In this lesson of the module Lexical Processing, we will discuss different techniques we generally employ in the basic lexical processing of the text. Before jumping to the techniques directly, we should first understand the overall concept of lexical processing.
Lexical Processing:
First, we will generally convert the raw text into words or tokens and, depending on our requirements, convert it into sentences or paragraphs as well.
- For example, if an email contains words such as prize, credit card, and money, then the email is represented by these words, and it is likely to be a phishing email.

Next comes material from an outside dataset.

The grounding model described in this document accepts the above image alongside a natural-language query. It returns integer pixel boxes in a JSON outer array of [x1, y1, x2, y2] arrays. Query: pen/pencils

- Hence, in general, the distribution of words present in a sentence gives us a clear idea about what this sentence means. Apart from that many other processing steps are usually undertaken in order to make this distribution of words more representative of the sentence, for example, ‘prizes’ and ‘prize’ are considered to be the same word. In general, we can convert all plural words to their singular form as they represent the same contextual meaning in the sentence.
- For a simple application such as phishing email detection, lexical processing will work fine, but it will fail in more complex applications, i.e., machine translation and text summarization. For example, the sentences “My second payment is due for this week” and “My payment is due for this week the second time”, look similar based on distribution but they have very different meanings because of the order of words in a sentence. However, lexical processing will treat the two sentences as equal, as the “distribution of words” in both sentences is the same. Hence, we definitely need a more advanced system for handling these types of cases.
In this lesson, we will learn one of the most popular techniques in lexical processing i.e., Regular Expressions also referred to as Regex.
Regular Expression
The regular expression is a very efficient tool for extracting required information from the text. It is a set of characters, also known as the pattern, which helps in finding substrings from a given string. The pattern is used to extract the substrings.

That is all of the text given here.